A professional scientist I know (tenured, professor) recruited me to set up a backtesting framework for a predictive finance model. When the results were not as they expected (this person does not work in finance and never has), they asked to see the code, then told me that claude had found a problem with the way some of the calculations were done (there was actually no problem), supplied the claude comments, and told me to change the code to match what they thought was correct. I did it anyway. Had they had more expertise in the domain (finance), they likely would have been able to leverage claude as a tool rather than inadvertently pursuing a very stupid mistake.
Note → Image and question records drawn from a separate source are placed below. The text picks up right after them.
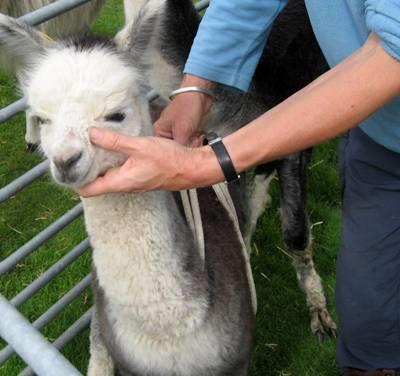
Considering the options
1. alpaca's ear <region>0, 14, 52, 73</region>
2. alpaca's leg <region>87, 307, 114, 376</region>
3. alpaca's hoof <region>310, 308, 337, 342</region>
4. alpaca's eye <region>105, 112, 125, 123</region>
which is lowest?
alpaca's hoof <region>310, 308, 337, 342</region>

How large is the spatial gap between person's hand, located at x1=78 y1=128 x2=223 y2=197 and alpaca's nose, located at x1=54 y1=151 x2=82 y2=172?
4cm

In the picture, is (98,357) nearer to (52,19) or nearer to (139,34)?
(139,34)

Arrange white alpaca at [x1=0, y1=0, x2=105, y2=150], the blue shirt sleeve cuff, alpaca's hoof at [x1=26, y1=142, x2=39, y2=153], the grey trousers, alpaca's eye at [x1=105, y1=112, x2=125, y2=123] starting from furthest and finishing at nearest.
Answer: alpaca's hoof at [x1=26, y1=142, x2=39, y2=153], white alpaca at [x1=0, y1=0, x2=105, y2=150], the grey trousers, alpaca's eye at [x1=105, y1=112, x2=125, y2=123], the blue shirt sleeve cuff

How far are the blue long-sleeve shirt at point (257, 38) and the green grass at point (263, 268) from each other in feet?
2.93

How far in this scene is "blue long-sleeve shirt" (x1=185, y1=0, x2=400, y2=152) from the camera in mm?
1277

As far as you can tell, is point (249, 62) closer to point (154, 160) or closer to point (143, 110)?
point (143, 110)

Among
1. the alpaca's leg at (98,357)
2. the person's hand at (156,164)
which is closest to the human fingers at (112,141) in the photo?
the person's hand at (156,164)

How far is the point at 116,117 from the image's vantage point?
1.21m

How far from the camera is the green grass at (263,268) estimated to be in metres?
2.28

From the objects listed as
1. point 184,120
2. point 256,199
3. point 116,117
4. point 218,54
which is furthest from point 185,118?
point 256,199

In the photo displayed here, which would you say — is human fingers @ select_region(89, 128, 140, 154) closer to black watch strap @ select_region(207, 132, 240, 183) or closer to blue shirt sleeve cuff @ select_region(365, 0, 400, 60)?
black watch strap @ select_region(207, 132, 240, 183)

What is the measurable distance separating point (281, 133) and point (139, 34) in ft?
1.70

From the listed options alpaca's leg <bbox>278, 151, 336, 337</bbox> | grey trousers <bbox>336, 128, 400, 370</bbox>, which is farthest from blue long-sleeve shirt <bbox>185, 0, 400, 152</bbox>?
alpaca's leg <bbox>278, 151, 336, 337</bbox>

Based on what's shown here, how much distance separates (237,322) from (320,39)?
725 mm
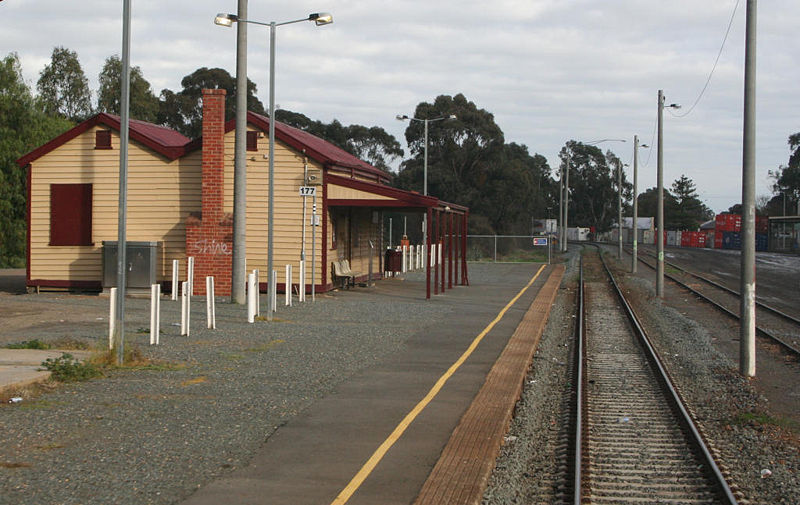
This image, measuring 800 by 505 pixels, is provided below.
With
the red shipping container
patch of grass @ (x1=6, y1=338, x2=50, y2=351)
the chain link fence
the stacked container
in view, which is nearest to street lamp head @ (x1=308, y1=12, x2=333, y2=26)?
patch of grass @ (x1=6, y1=338, x2=50, y2=351)

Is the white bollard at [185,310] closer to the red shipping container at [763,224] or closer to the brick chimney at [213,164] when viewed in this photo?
the brick chimney at [213,164]

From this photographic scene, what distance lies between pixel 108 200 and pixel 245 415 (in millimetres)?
16412

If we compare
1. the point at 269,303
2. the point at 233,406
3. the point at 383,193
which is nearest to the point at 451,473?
the point at 233,406

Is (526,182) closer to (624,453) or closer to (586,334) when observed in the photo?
(586,334)

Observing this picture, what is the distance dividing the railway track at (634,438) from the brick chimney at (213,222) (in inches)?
431

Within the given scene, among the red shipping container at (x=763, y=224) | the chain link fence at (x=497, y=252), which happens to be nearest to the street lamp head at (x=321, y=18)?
the chain link fence at (x=497, y=252)

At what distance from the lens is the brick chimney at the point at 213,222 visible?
22609mm

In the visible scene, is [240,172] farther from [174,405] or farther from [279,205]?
[174,405]

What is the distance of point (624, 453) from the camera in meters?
8.12

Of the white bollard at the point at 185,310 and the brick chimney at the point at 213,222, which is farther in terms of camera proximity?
the brick chimney at the point at 213,222

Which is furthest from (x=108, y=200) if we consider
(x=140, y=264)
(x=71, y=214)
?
(x=140, y=264)

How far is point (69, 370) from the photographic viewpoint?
33.8 ft

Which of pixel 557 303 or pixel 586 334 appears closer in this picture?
pixel 586 334

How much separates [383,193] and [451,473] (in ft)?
53.3
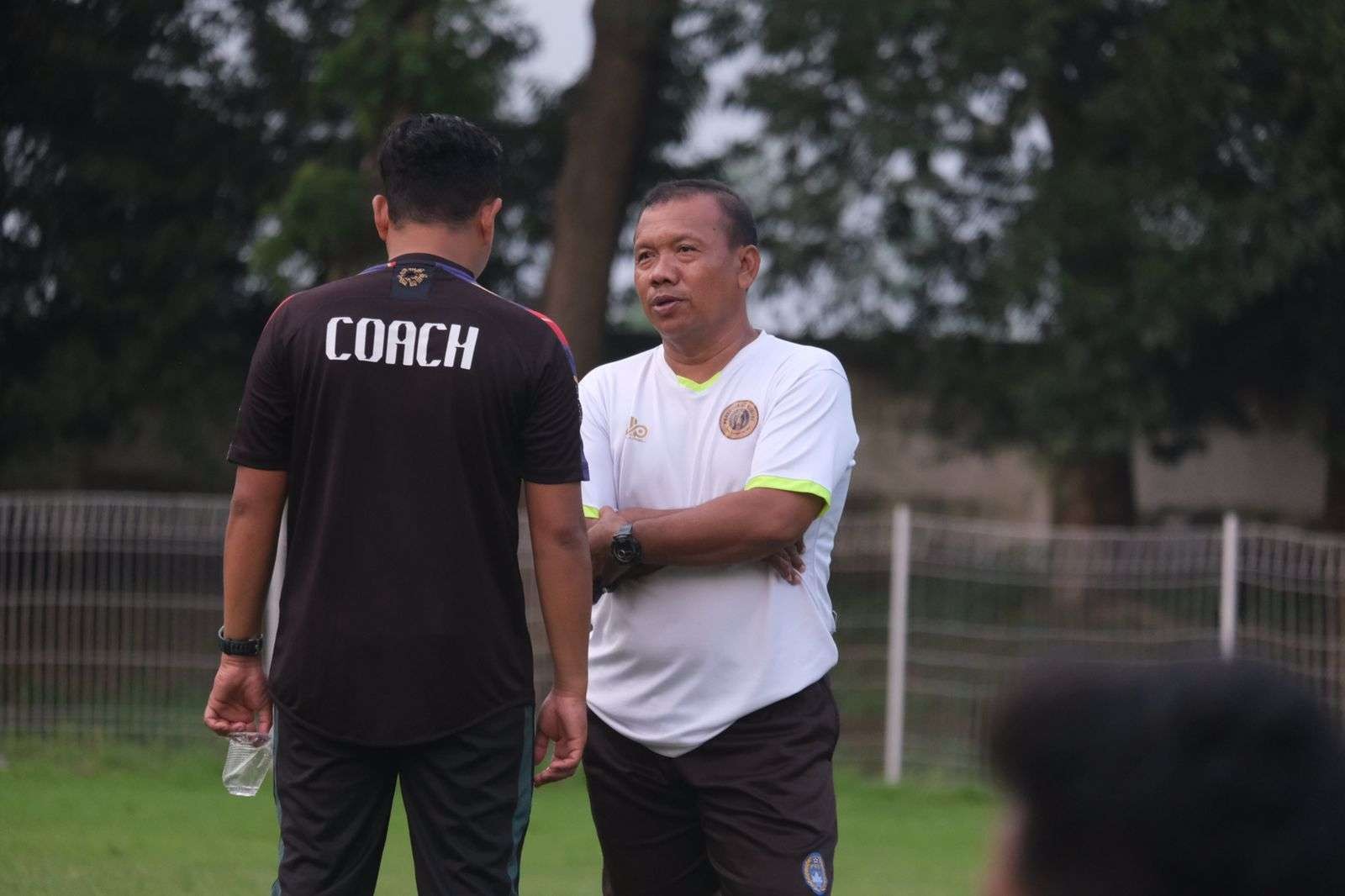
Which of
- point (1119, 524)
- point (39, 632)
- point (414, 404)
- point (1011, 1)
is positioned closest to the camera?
point (414, 404)

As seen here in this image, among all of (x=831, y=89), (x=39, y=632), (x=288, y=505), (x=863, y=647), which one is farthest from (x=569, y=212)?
(x=288, y=505)

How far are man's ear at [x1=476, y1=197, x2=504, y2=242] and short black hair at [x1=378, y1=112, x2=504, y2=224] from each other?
0.06ft

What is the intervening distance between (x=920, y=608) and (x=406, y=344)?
736cm

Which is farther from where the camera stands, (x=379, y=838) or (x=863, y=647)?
(x=863, y=647)

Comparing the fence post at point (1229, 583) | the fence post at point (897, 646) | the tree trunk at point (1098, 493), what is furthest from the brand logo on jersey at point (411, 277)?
the tree trunk at point (1098, 493)

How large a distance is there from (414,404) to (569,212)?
33.1 ft

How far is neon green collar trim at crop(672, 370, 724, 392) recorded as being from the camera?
3.69 metres

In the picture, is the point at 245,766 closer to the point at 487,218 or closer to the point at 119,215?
the point at 487,218

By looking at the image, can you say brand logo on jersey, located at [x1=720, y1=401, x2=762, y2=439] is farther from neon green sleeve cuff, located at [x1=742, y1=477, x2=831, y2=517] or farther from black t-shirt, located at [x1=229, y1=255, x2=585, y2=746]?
black t-shirt, located at [x1=229, y1=255, x2=585, y2=746]

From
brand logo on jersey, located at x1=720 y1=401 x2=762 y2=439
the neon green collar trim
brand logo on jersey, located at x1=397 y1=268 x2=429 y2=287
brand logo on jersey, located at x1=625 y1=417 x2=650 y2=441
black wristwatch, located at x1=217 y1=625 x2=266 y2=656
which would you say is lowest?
black wristwatch, located at x1=217 y1=625 x2=266 y2=656

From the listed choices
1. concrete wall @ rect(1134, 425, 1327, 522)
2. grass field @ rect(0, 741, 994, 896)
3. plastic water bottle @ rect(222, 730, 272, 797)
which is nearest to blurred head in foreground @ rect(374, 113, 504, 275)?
plastic water bottle @ rect(222, 730, 272, 797)

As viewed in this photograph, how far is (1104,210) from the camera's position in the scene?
1295 centimetres

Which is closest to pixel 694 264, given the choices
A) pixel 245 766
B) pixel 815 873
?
pixel 815 873

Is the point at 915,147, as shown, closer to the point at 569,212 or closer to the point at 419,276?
the point at 569,212
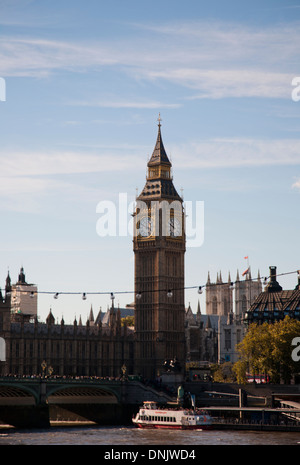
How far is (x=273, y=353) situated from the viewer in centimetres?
12469

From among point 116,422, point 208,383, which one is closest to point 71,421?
point 116,422

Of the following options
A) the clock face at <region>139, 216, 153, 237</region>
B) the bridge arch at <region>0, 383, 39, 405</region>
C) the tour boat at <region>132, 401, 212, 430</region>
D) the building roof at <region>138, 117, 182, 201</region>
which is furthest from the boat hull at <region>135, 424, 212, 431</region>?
the building roof at <region>138, 117, 182, 201</region>

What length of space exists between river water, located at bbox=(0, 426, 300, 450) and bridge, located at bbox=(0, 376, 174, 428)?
498cm

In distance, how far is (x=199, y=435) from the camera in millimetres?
96812

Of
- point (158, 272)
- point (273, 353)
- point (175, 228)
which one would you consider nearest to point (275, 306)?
point (158, 272)

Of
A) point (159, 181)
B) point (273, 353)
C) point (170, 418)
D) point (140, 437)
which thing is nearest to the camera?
point (140, 437)

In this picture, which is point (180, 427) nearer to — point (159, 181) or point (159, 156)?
point (159, 181)

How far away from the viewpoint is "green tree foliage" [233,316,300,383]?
411 ft

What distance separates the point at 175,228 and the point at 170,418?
157 feet

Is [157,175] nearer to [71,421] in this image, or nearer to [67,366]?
[67,366]

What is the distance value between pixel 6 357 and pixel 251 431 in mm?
46300

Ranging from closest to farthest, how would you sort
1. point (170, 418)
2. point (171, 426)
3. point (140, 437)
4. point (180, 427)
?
point (140, 437) < point (180, 427) < point (171, 426) < point (170, 418)

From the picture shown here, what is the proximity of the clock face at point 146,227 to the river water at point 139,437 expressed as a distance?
158 feet
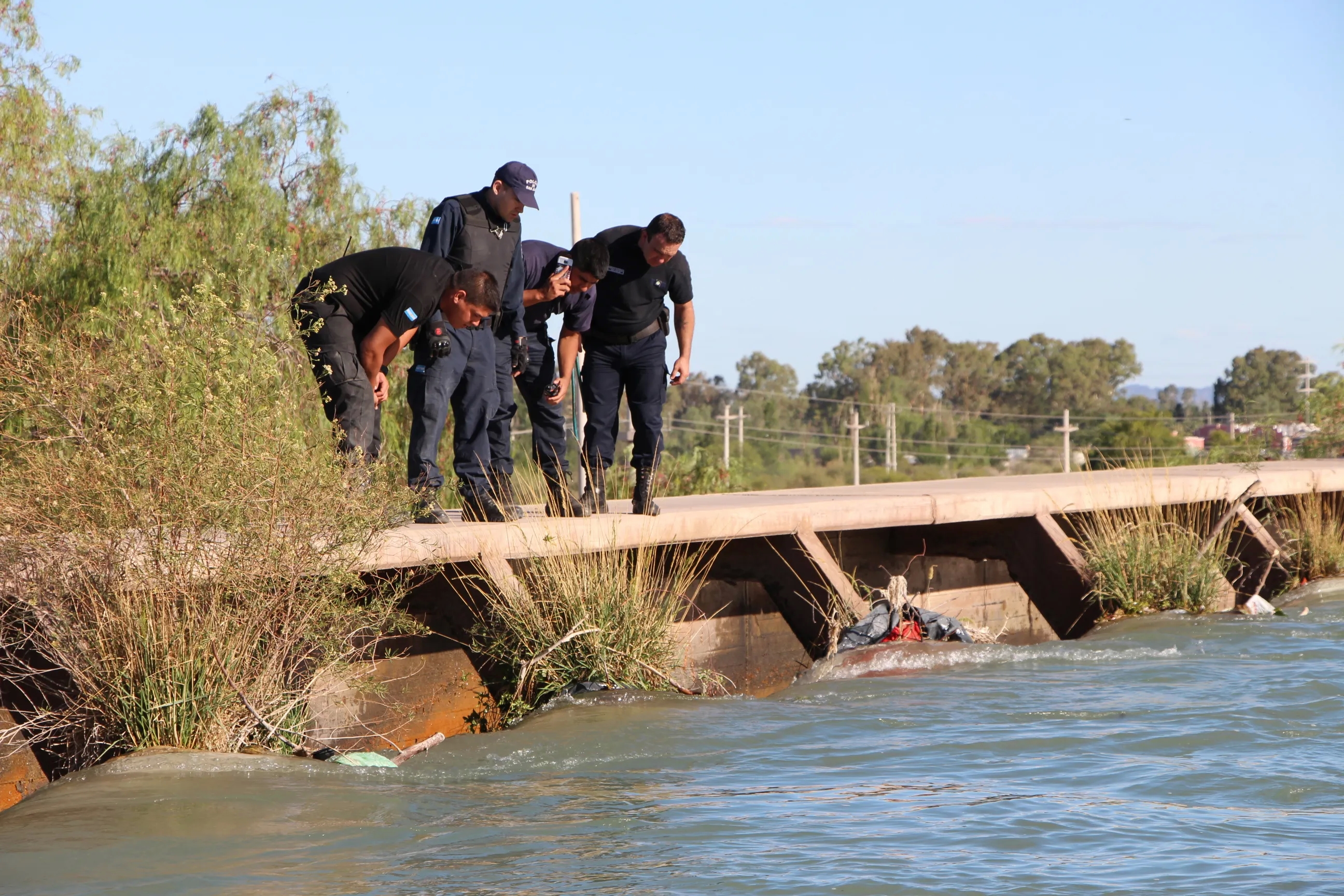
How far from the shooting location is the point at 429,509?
24.0 feet

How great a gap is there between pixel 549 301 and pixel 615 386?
635 mm

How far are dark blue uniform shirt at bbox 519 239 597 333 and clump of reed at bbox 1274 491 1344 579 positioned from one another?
22.7ft

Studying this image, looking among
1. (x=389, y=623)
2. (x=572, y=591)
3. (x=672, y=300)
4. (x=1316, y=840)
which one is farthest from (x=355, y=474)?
(x=1316, y=840)

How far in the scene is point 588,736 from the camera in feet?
22.2

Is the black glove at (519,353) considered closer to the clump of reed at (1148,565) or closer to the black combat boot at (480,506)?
the black combat boot at (480,506)

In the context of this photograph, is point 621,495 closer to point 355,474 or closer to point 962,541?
point 962,541

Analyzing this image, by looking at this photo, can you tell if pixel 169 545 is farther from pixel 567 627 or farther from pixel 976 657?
pixel 976 657

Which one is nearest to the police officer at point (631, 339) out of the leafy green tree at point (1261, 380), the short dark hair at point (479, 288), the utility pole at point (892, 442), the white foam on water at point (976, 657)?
the short dark hair at point (479, 288)

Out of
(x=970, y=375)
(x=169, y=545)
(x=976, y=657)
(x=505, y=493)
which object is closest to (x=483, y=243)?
(x=505, y=493)

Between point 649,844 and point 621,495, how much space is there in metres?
7.25

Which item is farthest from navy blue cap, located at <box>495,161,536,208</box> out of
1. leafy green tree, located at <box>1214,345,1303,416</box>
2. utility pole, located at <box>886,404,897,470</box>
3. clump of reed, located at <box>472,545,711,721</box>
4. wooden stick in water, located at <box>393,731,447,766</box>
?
leafy green tree, located at <box>1214,345,1303,416</box>

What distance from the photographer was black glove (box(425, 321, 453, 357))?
750cm

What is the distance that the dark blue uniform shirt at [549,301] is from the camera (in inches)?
334

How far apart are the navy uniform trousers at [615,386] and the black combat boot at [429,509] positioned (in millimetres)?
1110
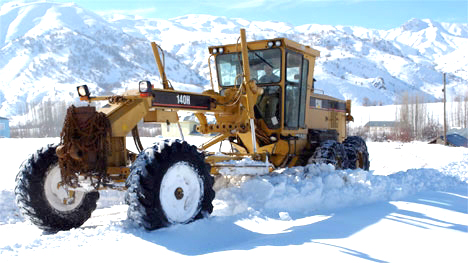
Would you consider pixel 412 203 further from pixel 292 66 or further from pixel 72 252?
pixel 72 252

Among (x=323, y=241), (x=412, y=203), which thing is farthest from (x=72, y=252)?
(x=412, y=203)

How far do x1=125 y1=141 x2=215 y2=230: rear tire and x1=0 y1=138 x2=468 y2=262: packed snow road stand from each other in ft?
0.58

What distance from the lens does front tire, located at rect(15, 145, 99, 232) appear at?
591cm

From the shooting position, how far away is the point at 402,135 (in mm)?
48844

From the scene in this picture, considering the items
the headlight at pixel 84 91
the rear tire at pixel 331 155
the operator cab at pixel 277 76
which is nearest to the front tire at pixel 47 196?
the headlight at pixel 84 91

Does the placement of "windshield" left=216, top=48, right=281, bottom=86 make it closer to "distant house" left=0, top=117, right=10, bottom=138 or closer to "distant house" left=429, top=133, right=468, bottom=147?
"distant house" left=429, top=133, right=468, bottom=147

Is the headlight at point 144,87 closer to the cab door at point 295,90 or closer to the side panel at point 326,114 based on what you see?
the cab door at point 295,90

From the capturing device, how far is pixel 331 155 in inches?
357

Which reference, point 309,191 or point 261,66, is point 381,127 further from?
point 309,191

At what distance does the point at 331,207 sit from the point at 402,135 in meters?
44.8

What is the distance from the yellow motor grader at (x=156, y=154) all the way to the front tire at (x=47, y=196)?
0.04 ft

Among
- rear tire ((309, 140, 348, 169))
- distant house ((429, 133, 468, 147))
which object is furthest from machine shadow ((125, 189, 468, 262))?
distant house ((429, 133, 468, 147))

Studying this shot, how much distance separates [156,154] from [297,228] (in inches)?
69.5

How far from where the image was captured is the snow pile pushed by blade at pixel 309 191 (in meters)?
6.62
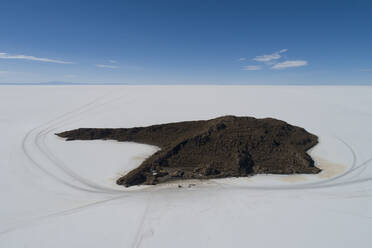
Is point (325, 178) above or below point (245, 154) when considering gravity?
below

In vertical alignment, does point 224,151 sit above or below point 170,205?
above

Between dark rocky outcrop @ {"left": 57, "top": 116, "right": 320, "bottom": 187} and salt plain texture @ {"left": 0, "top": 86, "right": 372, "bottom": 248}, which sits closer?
salt plain texture @ {"left": 0, "top": 86, "right": 372, "bottom": 248}

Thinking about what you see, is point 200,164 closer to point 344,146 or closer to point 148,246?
point 148,246

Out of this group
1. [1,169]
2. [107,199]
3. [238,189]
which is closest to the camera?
[107,199]

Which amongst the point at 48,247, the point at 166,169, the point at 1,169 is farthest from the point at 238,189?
the point at 1,169

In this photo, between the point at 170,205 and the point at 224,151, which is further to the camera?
the point at 224,151

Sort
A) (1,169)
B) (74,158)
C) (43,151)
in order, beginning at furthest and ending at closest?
(43,151) < (74,158) < (1,169)

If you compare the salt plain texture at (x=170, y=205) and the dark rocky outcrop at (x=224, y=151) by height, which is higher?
the dark rocky outcrop at (x=224, y=151)

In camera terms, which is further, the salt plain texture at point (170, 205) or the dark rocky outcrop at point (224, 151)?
the dark rocky outcrop at point (224, 151)
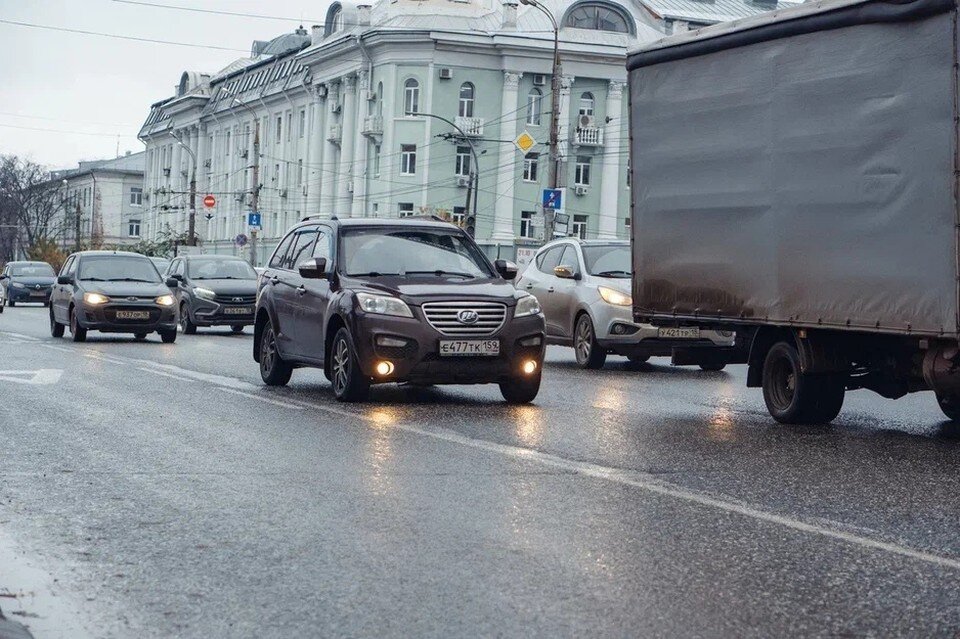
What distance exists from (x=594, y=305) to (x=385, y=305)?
7.26 meters

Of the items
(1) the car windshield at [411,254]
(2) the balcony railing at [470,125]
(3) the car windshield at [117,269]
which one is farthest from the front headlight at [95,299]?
(2) the balcony railing at [470,125]

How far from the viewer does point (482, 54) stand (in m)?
77.3

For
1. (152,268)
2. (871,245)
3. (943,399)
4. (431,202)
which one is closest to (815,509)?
(871,245)

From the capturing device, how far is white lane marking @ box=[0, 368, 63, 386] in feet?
55.0

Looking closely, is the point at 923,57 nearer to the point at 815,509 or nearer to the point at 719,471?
the point at 719,471

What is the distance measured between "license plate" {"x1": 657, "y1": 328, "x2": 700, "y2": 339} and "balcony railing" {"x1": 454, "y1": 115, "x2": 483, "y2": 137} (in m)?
57.2

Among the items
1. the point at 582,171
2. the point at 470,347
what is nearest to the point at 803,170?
the point at 470,347

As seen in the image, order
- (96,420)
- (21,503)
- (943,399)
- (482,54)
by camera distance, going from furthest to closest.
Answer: (482,54), (943,399), (96,420), (21,503)

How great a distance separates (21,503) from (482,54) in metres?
70.4

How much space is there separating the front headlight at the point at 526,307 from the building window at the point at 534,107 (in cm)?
6410

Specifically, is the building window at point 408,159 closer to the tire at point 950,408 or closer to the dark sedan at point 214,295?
the dark sedan at point 214,295

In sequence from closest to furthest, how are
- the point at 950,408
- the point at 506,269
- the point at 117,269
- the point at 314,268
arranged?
the point at 950,408 < the point at 314,268 < the point at 506,269 < the point at 117,269

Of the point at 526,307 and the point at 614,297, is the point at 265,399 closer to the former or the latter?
the point at 526,307

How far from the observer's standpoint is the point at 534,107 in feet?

Domain experts tend to doubt their ability to excel in other domains which is amplified by LLMs.

Reason077 7 hours ago | parent | next [-]

This sounds rather similar to the form of scientific fraud where you first create a conclusion, then invent/manipulate the data until it supports your conclusion.

zer00eyz 8 hours ago | parent | prev [-]

I work with a bunch of PHD's and have been since before ai coding.

Their code is aways terrible, and they constantly think it's good.

The exercise is always the same: explain the math to me, like I'm 5, then we profile it and see what is faster.

Oddly Claude Code, integrated into their IDE's has made this situation happen much less.

I never want to work in a place again where the fun way to start the Monday meeting is a "math problem".

PS: Don't even get me started on their SQL.